═══ SELECTED EXTRACT ═══
The reason that you can’t buy Audible audio books, Amazon books, Netflix subscriptions, and all sorts of other things that you should be able to buy on your phone, on your phone is that Apple charges developers 30% to sell their apps in the App Store and charges 30% for all in-app purchases. Whether or not you think it’s technically monopolistic -- Android exists, you might argue, if you don’t like Apple, go there! -- it is fucking absurd and it undoubtedly hurts margins for creators and developers and creates sub-par consumer experiences (see: Audible).
The pain is most apparent in gaming. According to The Wall Street Journal, Apple earned $8.5 billion in profits from its 30% take on mobile games in its app store, “$2 billion more than the operating profit generated in the sector during the equivalent 12-month period from gaming giants Sony, Activision, Nintendo and Microsoft.”
Higher app store fees mean lower profits for game developers and in-game creators. Roblox is a stark example. According to the company, 27% of every dollar spent via Robux goes to developers, 25% to app stores, 12% to invest in and support the platform, and 27% to Roblox itself.
Apple and Google take as much of each dollar spent on Roblox as the company itself and the independent creators and developers who build games and in-game items. That feels off.
Epic recently sued Apple over its App Store practices, and while Apple mainly won, the judge did rule that Apple would need to at least let developers advertise other payment options within the app. This would mean, for example, that Audible could at least explain in the app why you need to use credits and where to buy them. It’s a tiny crack in Apple’s armor.
Matthew Ball wrote an excellent breakdown of the situation in Apple, Its Control Over the iPhone, and The Internet. He convincingly argued that regulators should require Apple to loosen its grip on the app ecosystem, concluding that:
It may feel unfair to force Apple to loosen the controls that led it to such unprecedented success and adoption. Yet problems arising from Apple’s controls are becoming larger every day, as is the company’s unprecedented strength. The future of the global economy is digital and virtual. Broad prosperity depends on platforms that compete to create value for developers and users, and that give birth to new platforms that do the same. Apple is not meeting the moment.
═══ EXTRACTED ENTRIES ═══
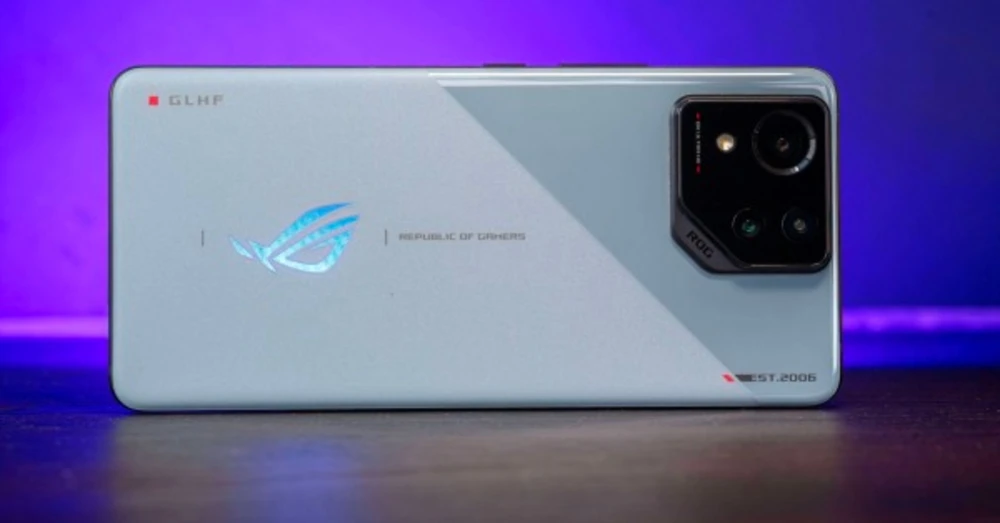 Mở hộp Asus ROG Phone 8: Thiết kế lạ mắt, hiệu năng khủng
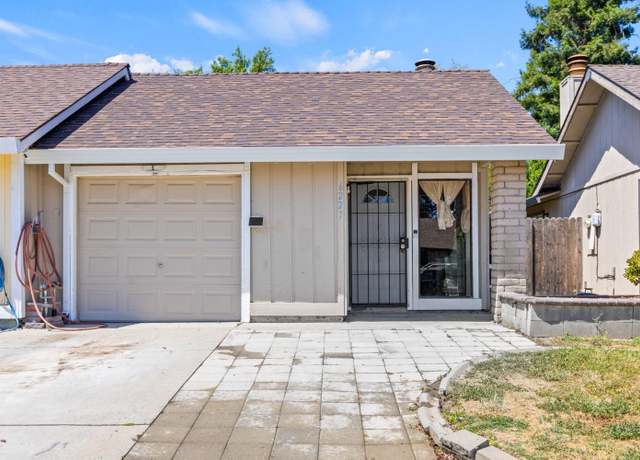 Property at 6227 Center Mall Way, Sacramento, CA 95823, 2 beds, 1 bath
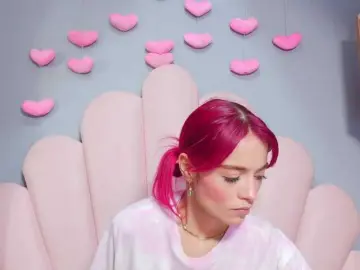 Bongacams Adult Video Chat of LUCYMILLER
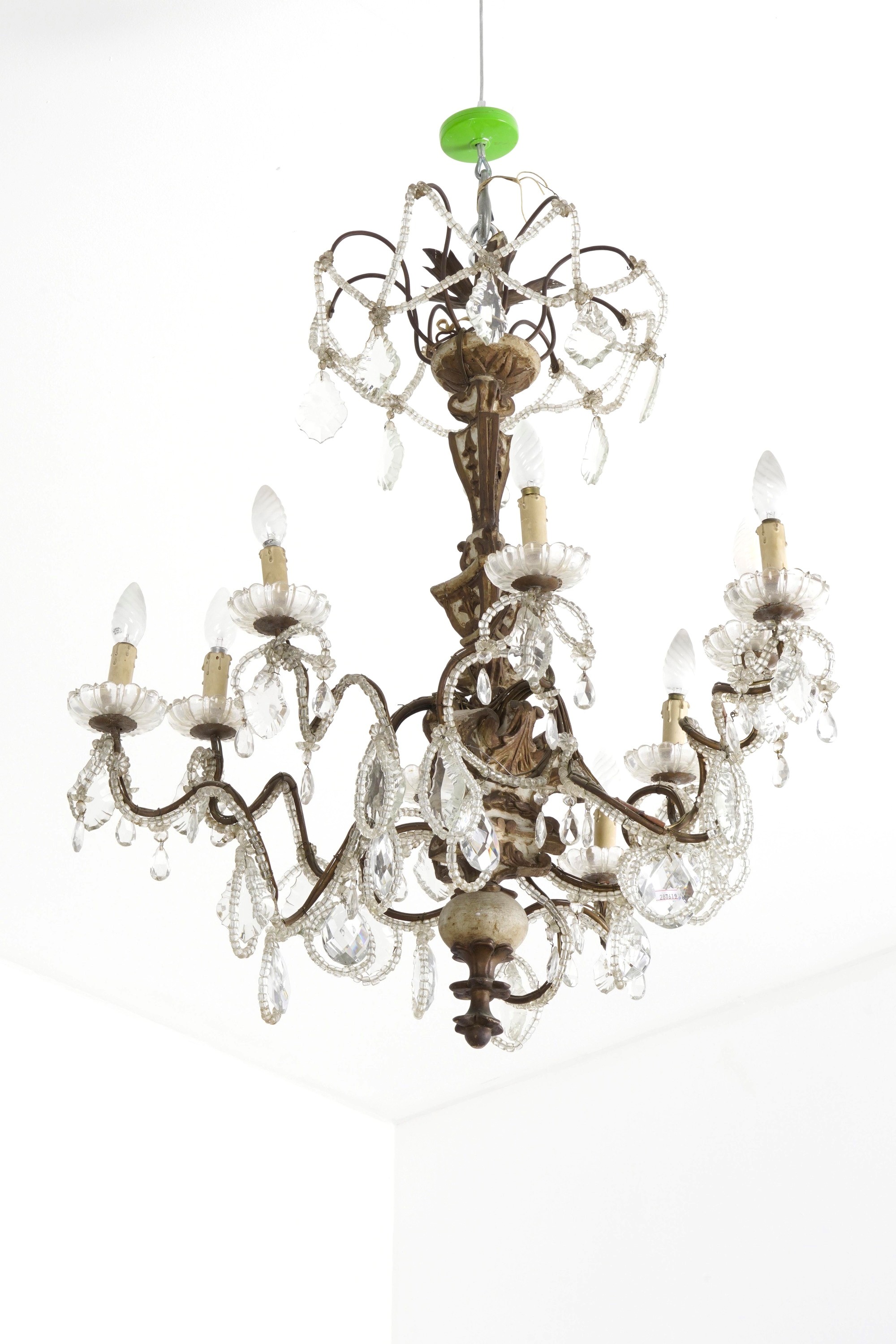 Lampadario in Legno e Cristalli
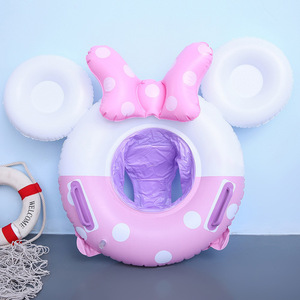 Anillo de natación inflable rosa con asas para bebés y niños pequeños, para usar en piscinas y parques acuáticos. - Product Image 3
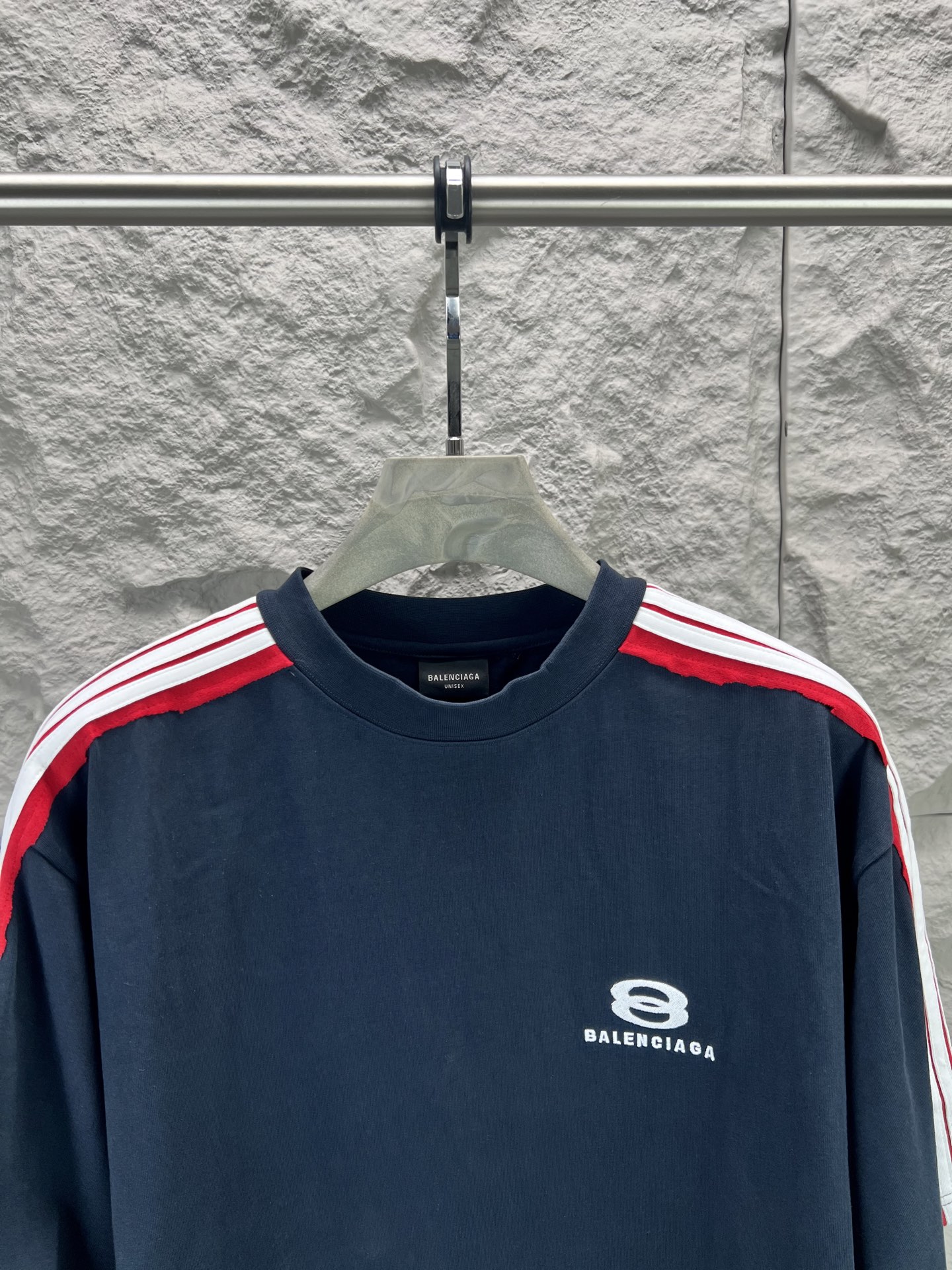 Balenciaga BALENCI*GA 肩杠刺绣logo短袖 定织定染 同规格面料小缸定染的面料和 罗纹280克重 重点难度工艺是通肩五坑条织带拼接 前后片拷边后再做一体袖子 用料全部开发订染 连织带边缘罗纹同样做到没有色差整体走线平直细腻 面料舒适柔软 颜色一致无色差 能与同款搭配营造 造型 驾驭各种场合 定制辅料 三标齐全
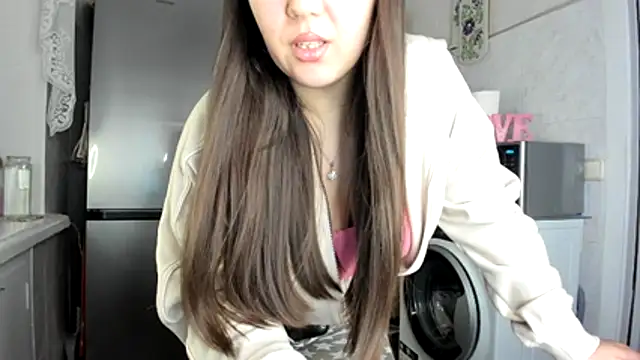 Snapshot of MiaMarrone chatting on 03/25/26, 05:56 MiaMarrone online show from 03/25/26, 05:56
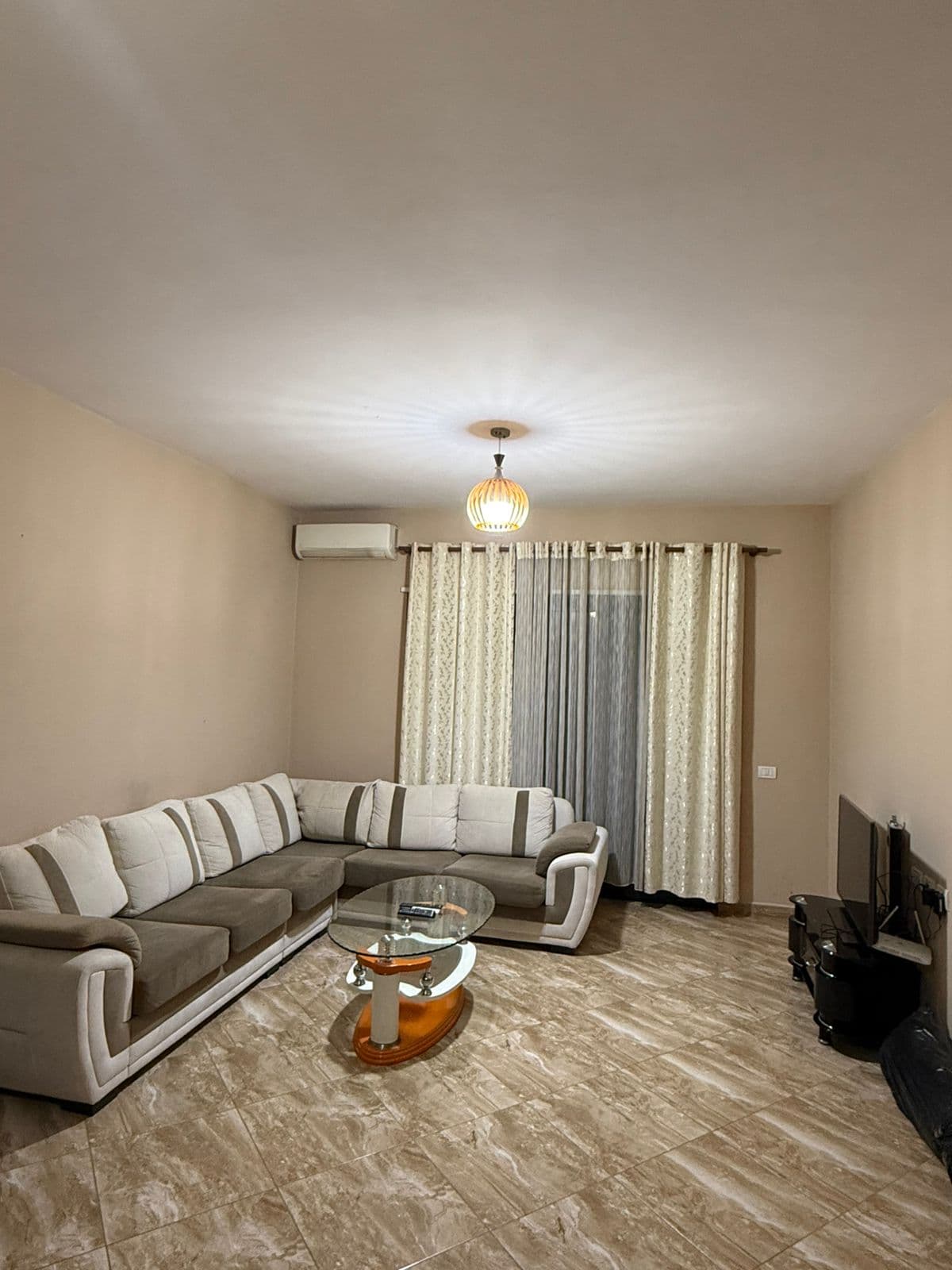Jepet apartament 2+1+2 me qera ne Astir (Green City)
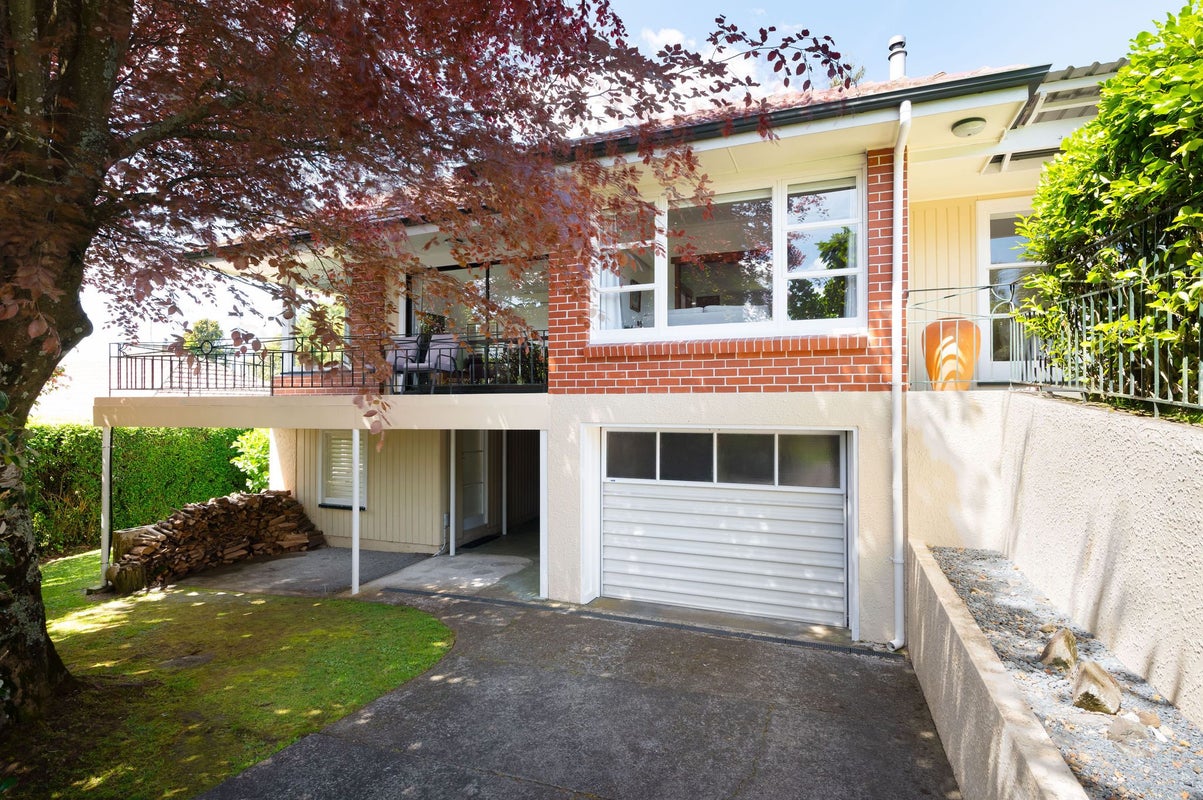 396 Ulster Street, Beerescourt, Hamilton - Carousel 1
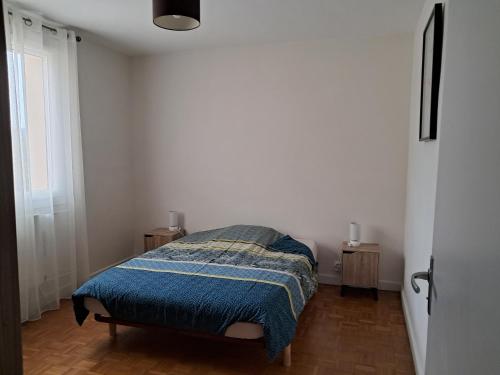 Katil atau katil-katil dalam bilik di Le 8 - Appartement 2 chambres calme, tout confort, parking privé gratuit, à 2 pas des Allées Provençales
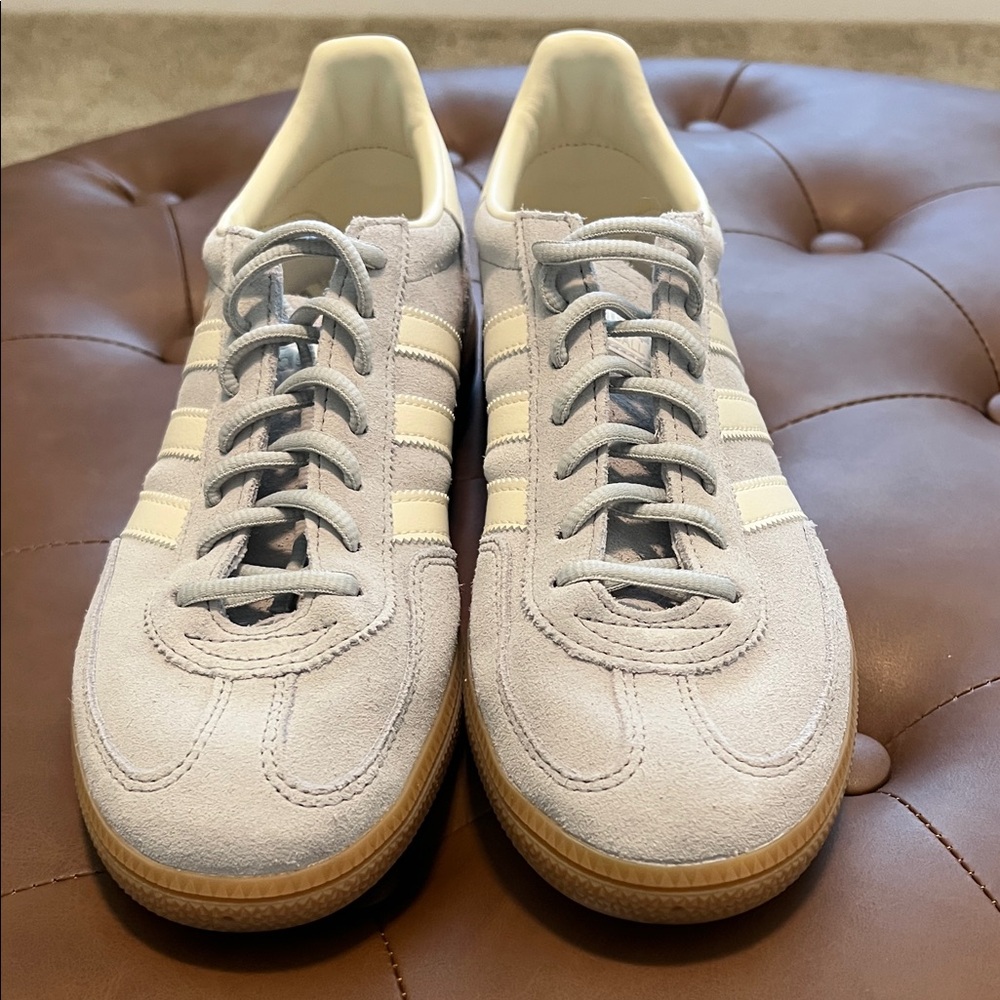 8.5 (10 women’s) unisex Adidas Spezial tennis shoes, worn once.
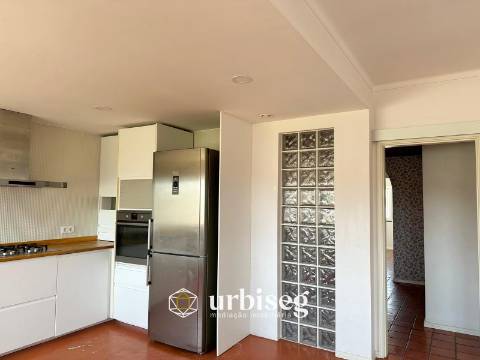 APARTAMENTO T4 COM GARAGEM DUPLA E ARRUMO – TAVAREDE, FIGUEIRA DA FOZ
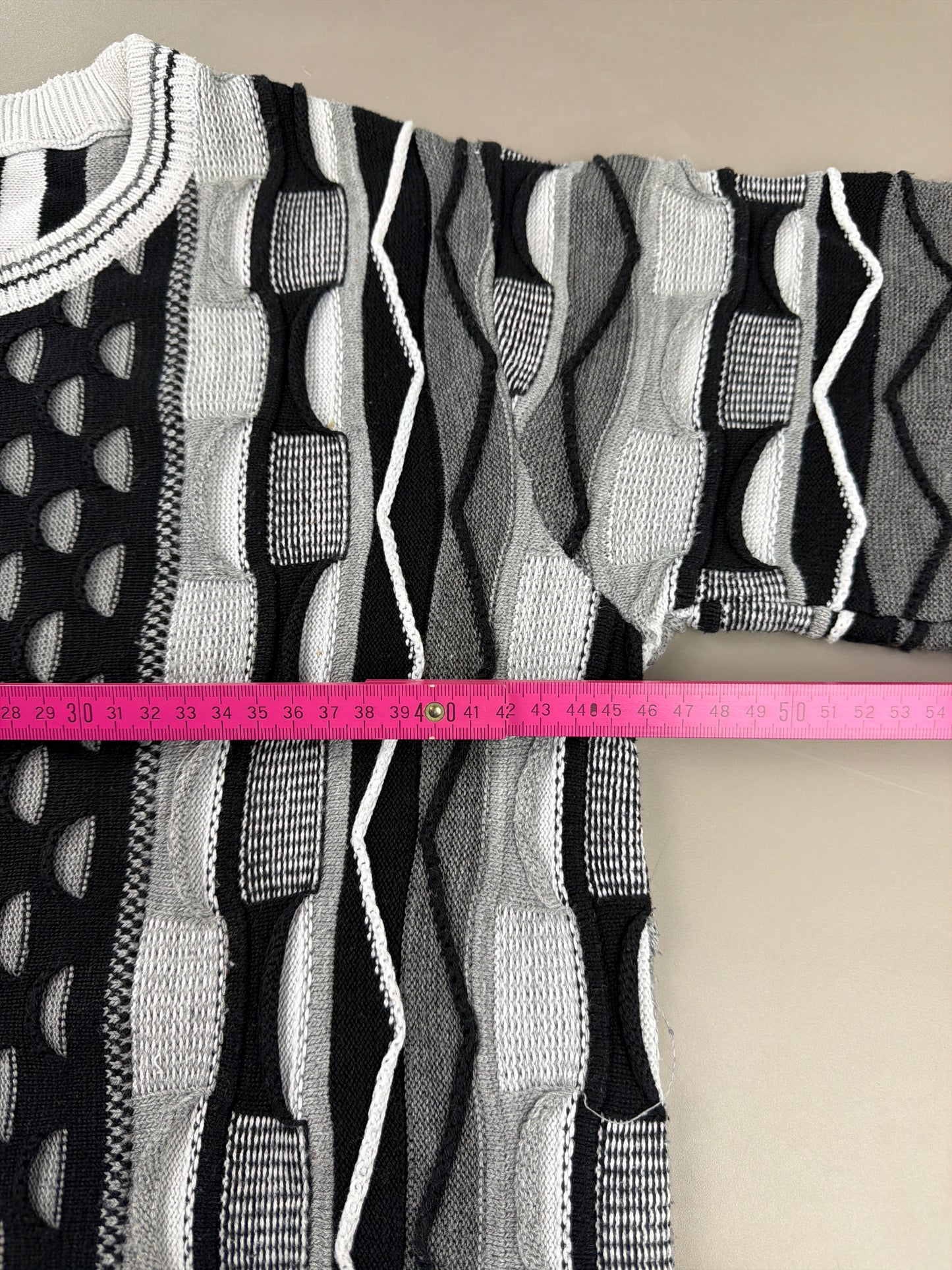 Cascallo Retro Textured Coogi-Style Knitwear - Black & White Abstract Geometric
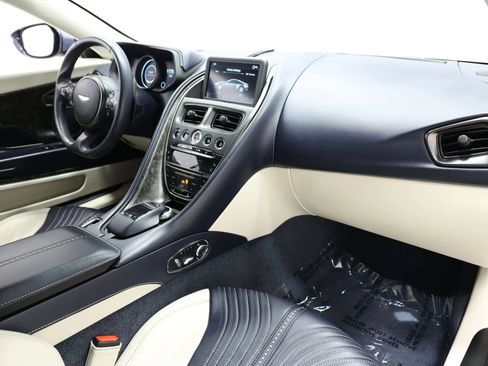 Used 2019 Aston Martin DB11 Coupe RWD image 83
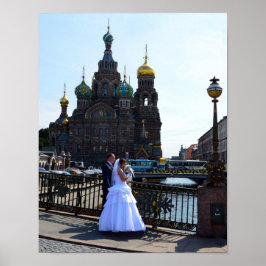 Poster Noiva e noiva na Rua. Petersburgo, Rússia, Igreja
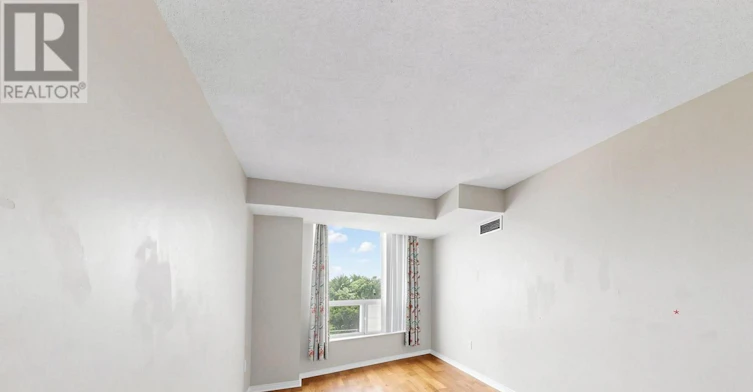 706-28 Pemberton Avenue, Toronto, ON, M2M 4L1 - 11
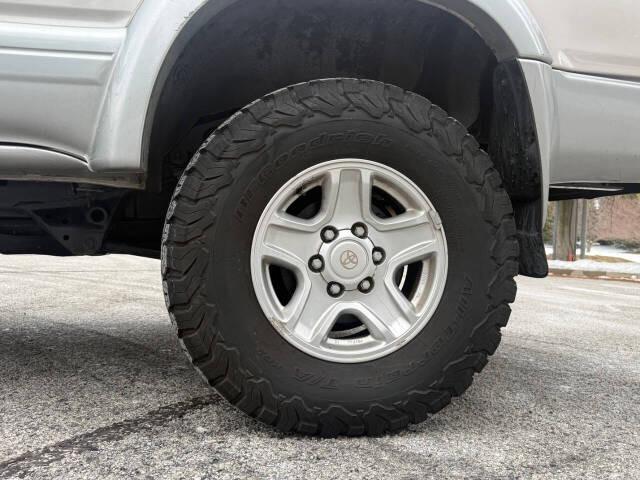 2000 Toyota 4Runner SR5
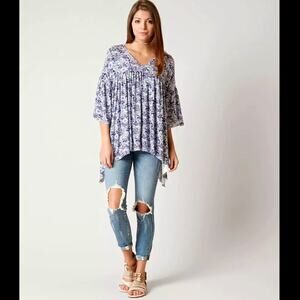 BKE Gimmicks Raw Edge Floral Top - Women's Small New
═══
TASKS TO COMPLETE:
[A] In the passage on Apple's App Store fees, what percentage of every dollar spent via Robux goes to developers?
[B] List the gaming companies whose combined operating profit the passage on Apple's App Store fees compares with Apple's profits from mobile games.
[C] Extend the passage on Apple's App Store fees beyond its final sentence.

ACTIVITY ANSWERS:
[A] 27%

[B] Sony, Activision, Nintendo and Microsoft

[C]
Now, Apple has its sights set on the next computing platform, too. In February, The Information reported that Apple was far along in the development of a mixed reality headset that would “combine virtual reality experiences with games and other applications that use real-life objects surrounding the person wearing the headset.” Based on prototype images The Information saw, they drew this sketch of what the device might look like.
The Information reported that the device could launch as early as 2022. (MacRumors has an updated roundup of all of the news and rumors surrounding Apple Glasses here.) And who am I kidding? I’m almost definitely going to buy a pair when they come out.
But Apple cannot be allowed to run away with the Metaverse. In the Deconstructor of Fun interview, Tim Sweeney laid out what’s at stake:
This Metaverse is going to be far more pervasive and powerful than anything else. If one central company gains control of this, they will become more powerful than any government and be a god on Earth.
If Sweeney is correct, along with the growing number of people who believe that the Metaverse economy will one day be larger than the meatspace economy is today, letting Apple control the Metaverse App Store would essentially give it the ability to tax a large portion of the world’s wealthiest users 30%.
While Apple has been characteristically tight-lipped about any potential Glasses, nothing it’s done to date would suggest that it has any plans to build an open ecosystem. That’s not what Apple does. Closed means incredible products, but it also means that Apple has incredible leverage over everyone in the ecosystem, from the smallest developer all the way up to Meta itself, and the demonstrated willingness to be maximally extractive.
That’s not how the Metaverse should be built. Apple will face pressure from all sides, particularly from Epic whose Unreal Engine will power many of our virtual worlds and Epic’s largest shareholder, Tencent, which has its own Metaverse ambitions. If nothing else, Facebook’s all-in effort to ensure that Apple doesn’t control the next computing platform will be a check on its power and on its ability to tax.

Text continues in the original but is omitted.